Anschließend stellte sich die Gruppe
an der selben Stelle wie 1941 zu einem
Foto der nun herangereiften Generation
auf. Nur die Reihenfolge der
Personen ist auf den Bild etwas verändert.
Auf dem Foto von 1941 sind dies
von links nach rechts: Peter, Reiner,
Cousin Christian f, Cousine Karin,
Cousine Uschika und Rita sowie Cousin
Manfred (auf dem Arm seiner
Mutter). Auf dem Foto aus dem Jahre
2000, also rund 60 Jahre später, sind
von links nach rechts Cousine Uschika,
Cousine Karin, die Brüder Peter
und Reiner, Cousin Manfred und Rita.
Zur Familiengruppe gehörte ferner
Ulla, Ehefrau von Reiner, die fotografierte
und 1941 noch nicht dabei war.
Diese Familienreise ist gewiß eine
sehr bemerkenswerte Leistung. Bewundernswert
ist die Teilnahme von
Cousin Manfred, der aus Chile angereist
war.
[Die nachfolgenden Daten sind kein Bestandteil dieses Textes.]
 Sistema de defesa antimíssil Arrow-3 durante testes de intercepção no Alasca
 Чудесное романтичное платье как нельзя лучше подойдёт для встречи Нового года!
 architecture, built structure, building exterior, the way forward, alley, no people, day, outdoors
Der Besuch in der Heimat
und für Rita, Peter und Reiner im Elternhaus,
das jetzt von fremden Menschen
bewohnt wird, weckt schmerzliche
und emotionale Empfindungen.
Doch die Wiederkehr und die freundliche
Aufnahme sind Zeichen einer
Völkerverständigung wie sie besser
nicht bewiesen werden kann.
Abschließend möchte ich Sie alle
aus unserer Gemeinschaft Rauschen
und Umgebung zu dem Kreistreffen
Familie Possekel im Jahre 2000 (Foto: Wlla Possekel)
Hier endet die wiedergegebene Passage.